**THE REQUEST**
Quote the full listing word for word.

**INPUT RECORDS**
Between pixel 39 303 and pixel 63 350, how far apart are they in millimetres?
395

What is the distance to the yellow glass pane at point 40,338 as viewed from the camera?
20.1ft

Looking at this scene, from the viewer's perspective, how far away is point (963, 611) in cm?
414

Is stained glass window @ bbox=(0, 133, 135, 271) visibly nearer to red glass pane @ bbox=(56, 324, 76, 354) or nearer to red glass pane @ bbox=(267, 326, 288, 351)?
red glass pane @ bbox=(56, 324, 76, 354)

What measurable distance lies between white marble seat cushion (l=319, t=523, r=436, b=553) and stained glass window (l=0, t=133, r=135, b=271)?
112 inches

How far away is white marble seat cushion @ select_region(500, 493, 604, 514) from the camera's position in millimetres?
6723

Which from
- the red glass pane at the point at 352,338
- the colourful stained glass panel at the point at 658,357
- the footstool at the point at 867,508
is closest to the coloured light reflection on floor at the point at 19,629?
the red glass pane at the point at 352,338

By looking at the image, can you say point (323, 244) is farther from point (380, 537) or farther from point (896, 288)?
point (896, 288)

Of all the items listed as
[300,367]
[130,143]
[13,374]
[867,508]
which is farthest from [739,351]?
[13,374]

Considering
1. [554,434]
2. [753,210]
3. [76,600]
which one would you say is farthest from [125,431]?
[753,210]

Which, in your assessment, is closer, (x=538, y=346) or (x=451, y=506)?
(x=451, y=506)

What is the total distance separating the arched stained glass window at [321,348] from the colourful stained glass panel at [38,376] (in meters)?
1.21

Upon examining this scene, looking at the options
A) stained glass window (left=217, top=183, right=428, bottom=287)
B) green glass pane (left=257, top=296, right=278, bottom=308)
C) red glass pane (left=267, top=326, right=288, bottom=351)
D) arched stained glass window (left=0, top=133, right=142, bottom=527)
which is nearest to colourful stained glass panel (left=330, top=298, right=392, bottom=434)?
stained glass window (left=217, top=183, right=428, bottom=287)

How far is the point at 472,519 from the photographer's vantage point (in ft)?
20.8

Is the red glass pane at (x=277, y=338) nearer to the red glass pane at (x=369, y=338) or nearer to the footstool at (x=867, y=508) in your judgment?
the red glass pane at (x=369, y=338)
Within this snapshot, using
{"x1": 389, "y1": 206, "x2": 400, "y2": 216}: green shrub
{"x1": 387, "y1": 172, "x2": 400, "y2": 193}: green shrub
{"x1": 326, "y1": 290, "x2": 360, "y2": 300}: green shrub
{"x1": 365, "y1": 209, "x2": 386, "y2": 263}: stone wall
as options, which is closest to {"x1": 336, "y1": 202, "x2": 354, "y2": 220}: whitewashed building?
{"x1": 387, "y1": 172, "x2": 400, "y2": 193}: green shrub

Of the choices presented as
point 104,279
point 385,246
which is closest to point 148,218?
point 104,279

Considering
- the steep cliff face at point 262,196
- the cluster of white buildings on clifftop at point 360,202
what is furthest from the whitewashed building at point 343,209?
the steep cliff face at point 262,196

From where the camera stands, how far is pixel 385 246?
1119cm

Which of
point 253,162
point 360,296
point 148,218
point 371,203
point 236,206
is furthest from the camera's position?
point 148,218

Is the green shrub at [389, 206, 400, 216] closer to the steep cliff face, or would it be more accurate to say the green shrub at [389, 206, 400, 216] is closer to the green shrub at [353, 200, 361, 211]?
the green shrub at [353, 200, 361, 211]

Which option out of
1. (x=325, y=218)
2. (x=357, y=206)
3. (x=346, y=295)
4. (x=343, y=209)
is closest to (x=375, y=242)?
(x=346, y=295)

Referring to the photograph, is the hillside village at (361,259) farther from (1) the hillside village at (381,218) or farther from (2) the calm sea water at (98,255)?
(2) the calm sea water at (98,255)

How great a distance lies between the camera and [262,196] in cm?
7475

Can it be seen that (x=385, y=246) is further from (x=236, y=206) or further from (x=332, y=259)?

**WRITTEN RESPONSE**
Between pixel 39 303 and pixel 63 350, how far apart are they in millimetres?
395

What is the distance to the yellow glass pane at point 40,338 as viewed from the camera?
20.1ft

Looking at this scene, from the viewer's perspective, how far away is point (963, 611) in cm?
414

Is stained glass window @ bbox=(0, 133, 135, 271) visibly nearer to red glass pane @ bbox=(56, 324, 76, 354) or nearer to red glass pane @ bbox=(267, 326, 288, 351)?
red glass pane @ bbox=(56, 324, 76, 354)

What measurable distance lies between white marble seat cushion (l=319, t=523, r=436, b=553) and stained glass window (l=0, t=133, r=135, b=271)?
112 inches

How far away is white marble seat cushion @ select_region(500, 493, 604, 514) from the camera's position in millimetres?
6723

Which from
- the red glass pane at the point at 352,338
- the colourful stained glass panel at the point at 658,357
- the footstool at the point at 867,508
is closest to the coloured light reflection on floor at the point at 19,629?
the red glass pane at the point at 352,338

By looking at the image, can you say point (323, 244) is farther from point (380, 537) or farther from point (896, 288)?
point (896, 288)

Of all the items listed as
[300,367]
[130,143]
[13,374]
[867,508]
which is farthest from [739,351]?
[13,374]

Considering
1. [554,434]
2. [753,210]
3. [76,600]
which one would you say is farthest from [125,431]?
[753,210]

Which, in your assessment, is closer, (x=538, y=346) or (x=451, y=506)?
(x=451, y=506)

What is the total distance separating the arched stained glass window at [321,348] from the colourful stained glass panel at [38,376] (in meters)?
1.21

Upon examining this scene, looking at the options
A) stained glass window (left=217, top=183, right=428, bottom=287)
B) green glass pane (left=257, top=296, right=278, bottom=308)
C) red glass pane (left=267, top=326, right=288, bottom=351)
D) arched stained glass window (left=0, top=133, right=142, bottom=527)
which is nearest to colourful stained glass panel (left=330, top=298, right=392, bottom=434)?
stained glass window (left=217, top=183, right=428, bottom=287)

How far is the point at 472,519 from the photographer's vantage point (in ft)?
20.8

Is the red glass pane at (x=277, y=338) nearer to the red glass pane at (x=369, y=338) or nearer to the footstool at (x=867, y=508) in your judgment?
the red glass pane at (x=369, y=338)
Within this snapshot, using
{"x1": 389, "y1": 206, "x2": 400, "y2": 216}: green shrub
{"x1": 387, "y1": 172, "x2": 400, "y2": 193}: green shrub
{"x1": 326, "y1": 290, "x2": 360, "y2": 300}: green shrub
{"x1": 365, "y1": 209, "x2": 386, "y2": 263}: stone wall
as options, which is closest to {"x1": 336, "y1": 202, "x2": 354, "y2": 220}: whitewashed building?
{"x1": 387, "y1": 172, "x2": 400, "y2": 193}: green shrub

Of the choices presented as
point 104,279
point 385,246
which is closest to point 148,218?
point 104,279

Considering
- the steep cliff face at point 262,196
- the cluster of white buildings on clifftop at point 360,202
what is furthest from the whitewashed building at point 343,209?
the steep cliff face at point 262,196

From where the camera stands, how far is pixel 385 246?
1119cm

Which of
point 253,162
point 360,296
point 148,218
point 371,203
point 236,206
is furthest from the camera's position?
point 148,218

Is the green shrub at [389, 206, 400, 216] closer to the steep cliff face, or would it be more accurate to say the green shrub at [389, 206, 400, 216] is closer to the green shrub at [353, 200, 361, 211]?
the green shrub at [353, 200, 361, 211]

Which option out of
1. (x=325, y=218)
2. (x=357, y=206)
3. (x=346, y=295)
4. (x=343, y=209)
is closest to (x=375, y=242)?
(x=346, y=295)

Referring to the photograph, is the hillside village at (361,259) farther from (1) the hillside village at (381,218) or farther from (2) the calm sea water at (98,255)?
(2) the calm sea water at (98,255)

How great a distance lies between the camera and [262,196] in cm?
7475

Can it be seen that (x=385, y=246) is further from (x=236, y=206) or further from (x=332, y=259)?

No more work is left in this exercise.